# ABOUT THIS EXERCISE
The required output is the line containing "genus: Kobus" followed by every later line through the end of the data, all reproduced exactly.
BEGIN DATA FOR PROCESSING
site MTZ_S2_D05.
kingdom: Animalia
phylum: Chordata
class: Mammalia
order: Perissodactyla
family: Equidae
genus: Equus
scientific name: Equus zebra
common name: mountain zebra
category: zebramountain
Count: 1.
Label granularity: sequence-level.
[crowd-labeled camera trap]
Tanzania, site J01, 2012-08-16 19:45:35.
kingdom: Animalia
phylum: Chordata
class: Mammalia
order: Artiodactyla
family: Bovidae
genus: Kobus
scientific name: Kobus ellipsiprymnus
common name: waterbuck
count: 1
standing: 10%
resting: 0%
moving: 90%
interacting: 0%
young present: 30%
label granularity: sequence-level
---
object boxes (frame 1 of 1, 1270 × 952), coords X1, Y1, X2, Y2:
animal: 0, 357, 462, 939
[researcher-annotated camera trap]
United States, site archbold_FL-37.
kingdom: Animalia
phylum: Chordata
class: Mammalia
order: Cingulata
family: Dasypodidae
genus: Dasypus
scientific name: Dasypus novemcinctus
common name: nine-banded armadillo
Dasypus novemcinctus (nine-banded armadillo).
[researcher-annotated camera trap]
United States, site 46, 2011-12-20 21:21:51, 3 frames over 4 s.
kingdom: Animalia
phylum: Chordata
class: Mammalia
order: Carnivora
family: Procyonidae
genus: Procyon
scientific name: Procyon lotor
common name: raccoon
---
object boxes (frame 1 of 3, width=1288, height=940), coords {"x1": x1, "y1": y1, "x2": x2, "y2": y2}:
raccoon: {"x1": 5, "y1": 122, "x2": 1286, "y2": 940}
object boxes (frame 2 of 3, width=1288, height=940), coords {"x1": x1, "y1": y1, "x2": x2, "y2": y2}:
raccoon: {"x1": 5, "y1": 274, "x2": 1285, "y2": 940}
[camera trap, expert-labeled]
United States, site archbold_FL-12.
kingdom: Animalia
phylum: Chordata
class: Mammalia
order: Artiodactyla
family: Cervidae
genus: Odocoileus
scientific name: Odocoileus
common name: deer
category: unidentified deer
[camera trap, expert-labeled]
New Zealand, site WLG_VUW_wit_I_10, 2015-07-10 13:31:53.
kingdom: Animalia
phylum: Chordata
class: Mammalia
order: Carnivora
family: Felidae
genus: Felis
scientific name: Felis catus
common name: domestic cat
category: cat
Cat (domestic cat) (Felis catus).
END DATA FOR PROCESSING
# TASK RESULT
genus: Kobus
scientific name: Kobus ellipsiprymnus
common name: waterbuck
count: 1
standing: 10%
resting: 0%
moving: 90%
interacting: 0%
young present: 30%
label granularity: sequence-level
---
object boxes (frame 1 of 1, 1270 × 952), coords X1, Y1, X2, Y2:
animal: 0, 357, 462, 939
[researcher-annotated camera trap]
United States, site archbold_FL-37.
kingdom: Animalia
phylum: Chordata
class: Mammalia
order: Cingulata
family: Dasypodidae
genus: Dasypus
scientific name: Dasypus novemcinctus
common name: nine-banded armadillo
Dasypus novemcinctus (nine-banded armadillo).
[researcher-annotated camera trap]
United States, site 46, 2011-12-20 21:21:51, 3 frames over 4 s.
kingdom: Animalia
phylum: Chordata
class: Mammalia
order: Carnivora
family: Procyonidae
genus: Procyon
scientific name: Procyon lotor
common name: raccoon
---
object boxes (frame 1 of 3, width=1288, height=940), coords {"x1": x1, "y1": y1, "x2": x2, "y2": y2}:
raccoon: {"x1": 5, "y1": 122, "x2": 1286, "y2": 940}
object boxes (frame 2 of 3, width=1288, height=940), coords {"x1": x1, "y1": y1, "x2": x2, "y2": y2}:
raccoon: {"x1": 5, "y1": 274, "x2": 1285, "y2": 940}
[camera trap, expert-labeled]
United States, site archbold_FL-12.
kingdom: Animalia
phylum: Chordata
class: Mammalia
order: Artiodactyla
family: Cervidae
genus: Odocoileus
scientific name: Odocoileus
common name: deer
category: unidentified deer
[camera trap, expert-labeled]
New Zealand, site WLG_VUW_wit_I_10, 2015-07-10 13:31:53.
kingdom: Animalia
phylum: Chordata
class: Mammalia
order: Carnivora
family: Felidae
genus: Felis
scientific name: Felis catus
common name: domestic cat
category: cat
Cat (domestic cat) (Felis catus).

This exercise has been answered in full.